● Data to use
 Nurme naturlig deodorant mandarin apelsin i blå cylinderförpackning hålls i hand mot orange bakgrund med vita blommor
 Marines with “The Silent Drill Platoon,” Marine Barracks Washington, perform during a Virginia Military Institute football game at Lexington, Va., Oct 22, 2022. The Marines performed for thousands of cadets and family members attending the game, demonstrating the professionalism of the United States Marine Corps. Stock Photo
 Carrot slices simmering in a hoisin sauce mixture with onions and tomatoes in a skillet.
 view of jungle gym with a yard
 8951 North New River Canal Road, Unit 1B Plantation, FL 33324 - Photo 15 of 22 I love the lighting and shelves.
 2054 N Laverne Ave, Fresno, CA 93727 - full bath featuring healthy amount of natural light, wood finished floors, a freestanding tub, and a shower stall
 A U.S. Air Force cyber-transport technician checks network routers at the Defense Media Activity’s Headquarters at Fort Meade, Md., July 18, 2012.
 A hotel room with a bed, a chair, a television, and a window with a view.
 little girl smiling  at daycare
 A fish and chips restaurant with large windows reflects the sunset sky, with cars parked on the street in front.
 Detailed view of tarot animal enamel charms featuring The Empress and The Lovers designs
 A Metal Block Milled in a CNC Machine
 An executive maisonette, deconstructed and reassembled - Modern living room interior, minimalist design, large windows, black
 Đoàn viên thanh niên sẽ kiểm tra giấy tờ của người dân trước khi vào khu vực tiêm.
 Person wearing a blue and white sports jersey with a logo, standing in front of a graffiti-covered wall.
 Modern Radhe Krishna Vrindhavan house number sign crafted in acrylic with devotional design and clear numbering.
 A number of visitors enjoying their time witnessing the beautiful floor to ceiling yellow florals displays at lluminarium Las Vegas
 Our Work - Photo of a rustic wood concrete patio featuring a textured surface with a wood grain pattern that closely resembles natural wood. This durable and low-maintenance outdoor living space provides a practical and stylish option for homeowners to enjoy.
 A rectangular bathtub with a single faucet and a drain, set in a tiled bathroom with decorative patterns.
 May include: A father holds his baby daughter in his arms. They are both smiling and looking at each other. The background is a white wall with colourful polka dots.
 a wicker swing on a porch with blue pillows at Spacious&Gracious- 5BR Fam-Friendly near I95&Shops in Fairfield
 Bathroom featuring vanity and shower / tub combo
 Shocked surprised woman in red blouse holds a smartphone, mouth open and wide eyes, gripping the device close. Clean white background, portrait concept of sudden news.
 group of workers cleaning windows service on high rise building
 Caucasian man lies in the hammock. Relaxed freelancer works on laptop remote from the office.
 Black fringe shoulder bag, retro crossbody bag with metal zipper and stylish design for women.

● Required action
Bring together all lines from the listing that contain the word "natural".

● Answer box
 2054 N Laverne Ave, Fresno, CA 93727 - full bath featuring healthy amount of natural light, wood finished floors, a freestanding tub, and a shower stall
 Our Work - Photo of a rustic wood concrete patio featuring a textured surface with a wood grain pattern that closely resembles natural wood. This durable and low-maintenance outdoor living space provides a practical and stylish option for homeowners to enjoy.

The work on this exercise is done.